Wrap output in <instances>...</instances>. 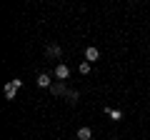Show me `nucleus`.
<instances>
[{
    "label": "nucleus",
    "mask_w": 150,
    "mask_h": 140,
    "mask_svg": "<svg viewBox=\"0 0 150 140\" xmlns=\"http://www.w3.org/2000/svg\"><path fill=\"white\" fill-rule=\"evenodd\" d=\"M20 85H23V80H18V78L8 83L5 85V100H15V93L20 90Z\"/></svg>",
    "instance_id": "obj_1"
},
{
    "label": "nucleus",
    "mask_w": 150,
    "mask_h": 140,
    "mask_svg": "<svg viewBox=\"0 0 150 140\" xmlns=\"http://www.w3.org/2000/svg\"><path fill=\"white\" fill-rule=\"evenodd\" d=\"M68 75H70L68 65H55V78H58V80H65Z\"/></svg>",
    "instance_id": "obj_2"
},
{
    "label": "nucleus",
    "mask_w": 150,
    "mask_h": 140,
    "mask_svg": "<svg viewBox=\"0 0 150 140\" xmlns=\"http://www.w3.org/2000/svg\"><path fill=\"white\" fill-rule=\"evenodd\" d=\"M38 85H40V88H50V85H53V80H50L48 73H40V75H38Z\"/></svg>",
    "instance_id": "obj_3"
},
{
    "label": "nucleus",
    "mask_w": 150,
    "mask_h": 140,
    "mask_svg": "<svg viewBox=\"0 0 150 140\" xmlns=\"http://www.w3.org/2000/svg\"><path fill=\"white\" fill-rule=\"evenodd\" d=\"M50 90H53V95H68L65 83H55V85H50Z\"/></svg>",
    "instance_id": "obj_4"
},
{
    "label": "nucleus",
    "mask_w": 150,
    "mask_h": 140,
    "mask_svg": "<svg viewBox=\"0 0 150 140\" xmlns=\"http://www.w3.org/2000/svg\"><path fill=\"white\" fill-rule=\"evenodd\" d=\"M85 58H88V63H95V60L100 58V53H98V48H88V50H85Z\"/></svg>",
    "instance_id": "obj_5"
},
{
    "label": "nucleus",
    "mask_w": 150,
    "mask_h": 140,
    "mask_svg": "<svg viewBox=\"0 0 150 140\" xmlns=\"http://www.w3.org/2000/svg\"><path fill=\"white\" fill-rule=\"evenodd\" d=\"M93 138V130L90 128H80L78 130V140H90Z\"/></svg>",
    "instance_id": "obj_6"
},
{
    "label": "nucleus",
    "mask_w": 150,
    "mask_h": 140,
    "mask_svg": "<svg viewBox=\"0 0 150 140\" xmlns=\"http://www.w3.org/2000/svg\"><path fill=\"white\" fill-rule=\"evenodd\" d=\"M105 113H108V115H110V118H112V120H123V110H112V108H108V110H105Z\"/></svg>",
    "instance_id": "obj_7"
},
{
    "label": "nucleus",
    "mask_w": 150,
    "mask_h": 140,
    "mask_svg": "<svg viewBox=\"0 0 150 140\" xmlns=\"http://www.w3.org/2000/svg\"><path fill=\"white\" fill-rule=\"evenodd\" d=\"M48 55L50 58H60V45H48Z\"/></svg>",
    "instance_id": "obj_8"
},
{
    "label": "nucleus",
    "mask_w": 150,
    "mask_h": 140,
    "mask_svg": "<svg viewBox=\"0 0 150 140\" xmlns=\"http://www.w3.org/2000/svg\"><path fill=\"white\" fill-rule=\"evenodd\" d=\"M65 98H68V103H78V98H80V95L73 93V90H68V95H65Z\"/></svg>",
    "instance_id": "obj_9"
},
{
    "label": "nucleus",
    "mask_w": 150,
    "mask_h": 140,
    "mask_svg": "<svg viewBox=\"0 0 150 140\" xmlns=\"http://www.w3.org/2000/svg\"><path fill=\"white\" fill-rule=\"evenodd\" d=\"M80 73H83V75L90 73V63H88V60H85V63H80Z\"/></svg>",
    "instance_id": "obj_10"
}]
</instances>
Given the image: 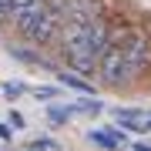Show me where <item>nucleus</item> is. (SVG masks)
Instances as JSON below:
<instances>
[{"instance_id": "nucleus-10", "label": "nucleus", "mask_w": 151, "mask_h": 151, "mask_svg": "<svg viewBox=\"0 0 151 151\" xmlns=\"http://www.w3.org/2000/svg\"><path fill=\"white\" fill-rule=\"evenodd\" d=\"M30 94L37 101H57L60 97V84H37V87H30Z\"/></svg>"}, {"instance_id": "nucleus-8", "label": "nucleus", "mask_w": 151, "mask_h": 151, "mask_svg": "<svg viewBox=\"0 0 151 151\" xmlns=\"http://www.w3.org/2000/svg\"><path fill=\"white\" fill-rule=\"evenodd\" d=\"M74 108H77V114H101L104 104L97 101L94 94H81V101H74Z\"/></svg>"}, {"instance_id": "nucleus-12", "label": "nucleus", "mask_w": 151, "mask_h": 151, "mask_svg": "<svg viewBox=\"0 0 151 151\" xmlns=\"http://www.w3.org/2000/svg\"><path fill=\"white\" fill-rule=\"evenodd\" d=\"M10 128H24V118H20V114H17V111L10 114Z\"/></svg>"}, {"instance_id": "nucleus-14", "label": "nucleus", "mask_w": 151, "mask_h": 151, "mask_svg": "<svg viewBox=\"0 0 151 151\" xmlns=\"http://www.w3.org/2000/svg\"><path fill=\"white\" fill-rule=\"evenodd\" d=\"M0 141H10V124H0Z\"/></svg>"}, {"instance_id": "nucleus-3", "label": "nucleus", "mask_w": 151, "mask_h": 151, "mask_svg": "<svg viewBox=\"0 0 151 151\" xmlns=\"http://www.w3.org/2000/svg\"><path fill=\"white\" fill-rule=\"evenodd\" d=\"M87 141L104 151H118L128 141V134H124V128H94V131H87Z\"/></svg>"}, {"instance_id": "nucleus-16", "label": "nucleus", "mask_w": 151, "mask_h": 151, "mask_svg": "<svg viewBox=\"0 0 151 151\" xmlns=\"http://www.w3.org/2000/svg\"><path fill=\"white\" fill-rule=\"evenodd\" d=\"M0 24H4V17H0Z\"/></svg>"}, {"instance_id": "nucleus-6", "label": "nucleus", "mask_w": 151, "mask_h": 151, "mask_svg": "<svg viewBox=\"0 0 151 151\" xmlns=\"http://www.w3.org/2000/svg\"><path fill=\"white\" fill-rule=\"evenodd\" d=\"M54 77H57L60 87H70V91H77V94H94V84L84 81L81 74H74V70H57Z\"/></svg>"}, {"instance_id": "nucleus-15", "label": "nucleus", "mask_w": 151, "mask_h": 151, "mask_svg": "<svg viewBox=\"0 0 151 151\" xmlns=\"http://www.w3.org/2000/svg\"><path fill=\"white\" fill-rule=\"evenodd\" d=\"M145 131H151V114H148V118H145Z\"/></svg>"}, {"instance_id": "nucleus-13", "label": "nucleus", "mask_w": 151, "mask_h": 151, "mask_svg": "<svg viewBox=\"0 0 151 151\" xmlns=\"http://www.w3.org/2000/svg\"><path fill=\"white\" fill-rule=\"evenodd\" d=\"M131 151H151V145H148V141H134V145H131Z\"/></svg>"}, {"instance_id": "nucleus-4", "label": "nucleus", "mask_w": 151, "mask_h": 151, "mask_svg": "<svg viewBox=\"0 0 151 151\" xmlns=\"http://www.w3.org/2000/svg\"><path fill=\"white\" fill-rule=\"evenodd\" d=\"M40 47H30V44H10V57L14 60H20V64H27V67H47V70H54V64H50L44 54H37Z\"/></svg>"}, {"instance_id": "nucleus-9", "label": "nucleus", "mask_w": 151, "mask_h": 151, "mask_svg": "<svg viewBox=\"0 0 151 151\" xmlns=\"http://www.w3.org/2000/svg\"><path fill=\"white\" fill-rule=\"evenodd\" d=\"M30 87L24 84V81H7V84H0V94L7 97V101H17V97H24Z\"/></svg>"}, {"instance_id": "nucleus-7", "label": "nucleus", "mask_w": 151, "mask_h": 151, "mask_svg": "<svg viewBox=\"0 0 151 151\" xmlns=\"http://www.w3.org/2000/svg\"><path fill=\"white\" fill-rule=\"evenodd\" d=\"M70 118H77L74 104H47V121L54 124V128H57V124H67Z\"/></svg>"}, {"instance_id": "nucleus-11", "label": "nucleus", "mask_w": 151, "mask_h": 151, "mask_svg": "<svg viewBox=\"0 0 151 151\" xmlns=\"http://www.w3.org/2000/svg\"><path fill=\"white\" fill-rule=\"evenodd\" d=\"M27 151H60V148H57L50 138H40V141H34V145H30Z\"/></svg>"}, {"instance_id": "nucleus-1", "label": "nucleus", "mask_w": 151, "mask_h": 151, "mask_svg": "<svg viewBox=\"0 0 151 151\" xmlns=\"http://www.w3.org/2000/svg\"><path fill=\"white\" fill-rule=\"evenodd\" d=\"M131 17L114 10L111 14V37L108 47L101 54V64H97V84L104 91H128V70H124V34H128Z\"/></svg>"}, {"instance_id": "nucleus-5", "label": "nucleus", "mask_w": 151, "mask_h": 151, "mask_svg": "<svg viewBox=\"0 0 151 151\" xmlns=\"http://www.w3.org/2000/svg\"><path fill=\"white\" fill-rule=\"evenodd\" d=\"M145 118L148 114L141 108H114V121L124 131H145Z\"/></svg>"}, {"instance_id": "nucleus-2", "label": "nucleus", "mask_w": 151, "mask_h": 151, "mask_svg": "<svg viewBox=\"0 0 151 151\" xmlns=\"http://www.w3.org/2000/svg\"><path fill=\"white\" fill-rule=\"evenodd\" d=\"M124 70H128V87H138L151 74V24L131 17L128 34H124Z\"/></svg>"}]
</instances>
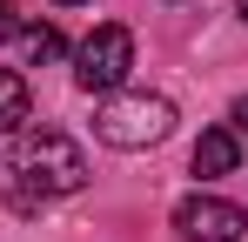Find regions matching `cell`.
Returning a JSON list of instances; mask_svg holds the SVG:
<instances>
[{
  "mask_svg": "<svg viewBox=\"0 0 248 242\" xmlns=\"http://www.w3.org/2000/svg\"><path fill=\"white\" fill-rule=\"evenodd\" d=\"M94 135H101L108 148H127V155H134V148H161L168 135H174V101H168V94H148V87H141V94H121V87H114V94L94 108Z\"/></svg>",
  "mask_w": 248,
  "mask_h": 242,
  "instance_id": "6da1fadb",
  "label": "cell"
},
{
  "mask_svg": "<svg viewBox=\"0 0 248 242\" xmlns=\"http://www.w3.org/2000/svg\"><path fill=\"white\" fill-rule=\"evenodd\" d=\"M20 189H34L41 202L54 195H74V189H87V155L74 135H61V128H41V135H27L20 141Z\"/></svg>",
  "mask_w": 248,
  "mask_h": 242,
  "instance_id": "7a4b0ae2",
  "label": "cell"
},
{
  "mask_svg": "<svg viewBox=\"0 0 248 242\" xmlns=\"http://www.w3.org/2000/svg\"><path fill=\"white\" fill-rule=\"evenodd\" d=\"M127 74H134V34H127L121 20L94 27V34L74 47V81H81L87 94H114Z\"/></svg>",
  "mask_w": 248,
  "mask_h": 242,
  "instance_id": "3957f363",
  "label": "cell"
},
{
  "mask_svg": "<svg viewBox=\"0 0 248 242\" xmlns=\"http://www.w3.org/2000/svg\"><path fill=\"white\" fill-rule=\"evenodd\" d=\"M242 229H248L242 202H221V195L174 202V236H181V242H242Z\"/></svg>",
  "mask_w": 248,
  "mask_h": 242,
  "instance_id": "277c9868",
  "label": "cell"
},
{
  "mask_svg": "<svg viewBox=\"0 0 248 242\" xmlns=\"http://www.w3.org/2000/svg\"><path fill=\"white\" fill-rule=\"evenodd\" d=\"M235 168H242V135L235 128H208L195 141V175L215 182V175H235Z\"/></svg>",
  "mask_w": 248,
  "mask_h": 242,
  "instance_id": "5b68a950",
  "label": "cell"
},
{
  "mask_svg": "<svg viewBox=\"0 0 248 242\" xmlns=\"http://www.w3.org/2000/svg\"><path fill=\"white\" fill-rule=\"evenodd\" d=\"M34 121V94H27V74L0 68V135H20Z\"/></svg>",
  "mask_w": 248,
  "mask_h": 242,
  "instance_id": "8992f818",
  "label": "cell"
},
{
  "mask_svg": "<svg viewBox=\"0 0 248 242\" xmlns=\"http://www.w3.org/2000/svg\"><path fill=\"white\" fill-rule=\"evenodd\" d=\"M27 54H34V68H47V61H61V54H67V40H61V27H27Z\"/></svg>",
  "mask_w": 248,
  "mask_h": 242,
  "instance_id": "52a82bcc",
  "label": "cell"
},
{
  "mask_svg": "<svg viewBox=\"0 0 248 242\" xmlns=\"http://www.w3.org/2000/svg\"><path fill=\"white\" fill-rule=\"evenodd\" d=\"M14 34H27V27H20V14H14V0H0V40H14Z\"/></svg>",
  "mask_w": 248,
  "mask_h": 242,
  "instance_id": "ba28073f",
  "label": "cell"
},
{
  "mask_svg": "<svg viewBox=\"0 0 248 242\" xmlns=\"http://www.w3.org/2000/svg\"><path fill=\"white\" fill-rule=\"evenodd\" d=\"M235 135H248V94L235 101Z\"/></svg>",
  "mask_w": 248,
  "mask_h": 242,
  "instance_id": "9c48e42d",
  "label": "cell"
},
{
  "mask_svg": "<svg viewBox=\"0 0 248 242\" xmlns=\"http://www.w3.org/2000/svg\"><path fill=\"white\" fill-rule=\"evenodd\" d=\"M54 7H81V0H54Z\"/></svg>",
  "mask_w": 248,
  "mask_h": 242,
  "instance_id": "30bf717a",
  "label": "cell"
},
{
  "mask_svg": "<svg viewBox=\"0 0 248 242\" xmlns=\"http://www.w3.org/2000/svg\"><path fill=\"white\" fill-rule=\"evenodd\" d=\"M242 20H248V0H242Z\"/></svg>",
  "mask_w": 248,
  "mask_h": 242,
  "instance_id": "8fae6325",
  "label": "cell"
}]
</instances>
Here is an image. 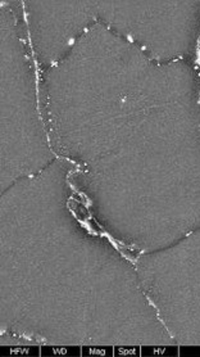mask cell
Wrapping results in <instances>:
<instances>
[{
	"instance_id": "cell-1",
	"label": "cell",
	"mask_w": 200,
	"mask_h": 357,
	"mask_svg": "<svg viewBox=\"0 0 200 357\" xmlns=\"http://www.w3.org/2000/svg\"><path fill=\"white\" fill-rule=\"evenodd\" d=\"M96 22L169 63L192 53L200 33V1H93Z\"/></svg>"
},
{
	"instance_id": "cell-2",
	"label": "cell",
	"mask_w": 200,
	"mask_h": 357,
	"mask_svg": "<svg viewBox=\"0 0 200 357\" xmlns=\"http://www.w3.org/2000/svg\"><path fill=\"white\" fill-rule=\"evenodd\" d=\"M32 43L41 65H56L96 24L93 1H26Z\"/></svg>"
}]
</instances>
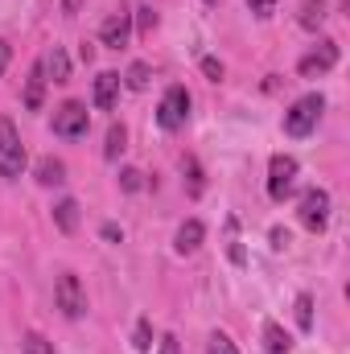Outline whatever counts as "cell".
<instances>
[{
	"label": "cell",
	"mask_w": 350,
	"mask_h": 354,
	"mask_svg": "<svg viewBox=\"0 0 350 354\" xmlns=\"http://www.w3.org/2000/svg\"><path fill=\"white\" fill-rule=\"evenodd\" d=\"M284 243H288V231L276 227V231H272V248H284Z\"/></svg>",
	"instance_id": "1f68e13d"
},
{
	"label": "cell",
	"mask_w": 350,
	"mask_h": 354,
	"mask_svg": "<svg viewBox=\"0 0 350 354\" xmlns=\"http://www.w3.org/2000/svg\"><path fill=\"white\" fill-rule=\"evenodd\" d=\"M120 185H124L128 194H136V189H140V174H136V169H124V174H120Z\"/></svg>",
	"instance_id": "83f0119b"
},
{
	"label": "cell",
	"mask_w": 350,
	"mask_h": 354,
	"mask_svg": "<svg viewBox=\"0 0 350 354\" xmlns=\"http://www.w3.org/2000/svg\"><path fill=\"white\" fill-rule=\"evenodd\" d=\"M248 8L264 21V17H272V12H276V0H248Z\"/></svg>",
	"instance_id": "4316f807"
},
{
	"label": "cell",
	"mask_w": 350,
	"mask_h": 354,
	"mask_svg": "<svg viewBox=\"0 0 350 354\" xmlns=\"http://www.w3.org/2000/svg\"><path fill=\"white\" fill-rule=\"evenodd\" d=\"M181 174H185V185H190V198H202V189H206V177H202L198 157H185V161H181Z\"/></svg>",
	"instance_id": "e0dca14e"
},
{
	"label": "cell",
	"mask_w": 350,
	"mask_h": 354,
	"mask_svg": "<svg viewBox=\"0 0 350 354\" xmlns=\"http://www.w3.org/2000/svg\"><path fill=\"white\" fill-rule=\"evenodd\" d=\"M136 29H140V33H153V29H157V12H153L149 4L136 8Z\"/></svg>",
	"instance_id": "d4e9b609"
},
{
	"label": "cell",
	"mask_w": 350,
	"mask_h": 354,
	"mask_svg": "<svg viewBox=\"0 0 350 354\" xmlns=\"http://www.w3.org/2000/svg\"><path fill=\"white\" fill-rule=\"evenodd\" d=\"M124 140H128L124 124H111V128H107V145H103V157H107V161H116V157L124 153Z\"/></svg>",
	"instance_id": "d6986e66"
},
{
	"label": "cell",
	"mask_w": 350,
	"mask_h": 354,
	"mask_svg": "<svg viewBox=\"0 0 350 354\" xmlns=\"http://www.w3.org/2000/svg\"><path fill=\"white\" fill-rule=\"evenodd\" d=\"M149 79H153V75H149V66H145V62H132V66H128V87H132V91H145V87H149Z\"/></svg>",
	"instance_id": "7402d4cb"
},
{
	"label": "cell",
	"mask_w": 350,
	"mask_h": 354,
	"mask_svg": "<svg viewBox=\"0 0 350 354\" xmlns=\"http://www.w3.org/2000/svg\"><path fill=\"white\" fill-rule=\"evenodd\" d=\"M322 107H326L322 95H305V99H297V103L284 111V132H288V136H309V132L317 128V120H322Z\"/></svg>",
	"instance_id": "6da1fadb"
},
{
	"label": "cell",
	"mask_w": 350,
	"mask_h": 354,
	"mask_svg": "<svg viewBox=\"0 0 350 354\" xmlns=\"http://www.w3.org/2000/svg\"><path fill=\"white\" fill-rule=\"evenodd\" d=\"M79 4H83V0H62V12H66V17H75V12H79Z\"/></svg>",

**DIRECTIVE:**
Which lines in the items above contain the string "JSON"? Pick out each of them and copy it.

**EXERCISE RESULT:**
Instances as JSON below:
Returning a JSON list of instances; mask_svg holds the SVG:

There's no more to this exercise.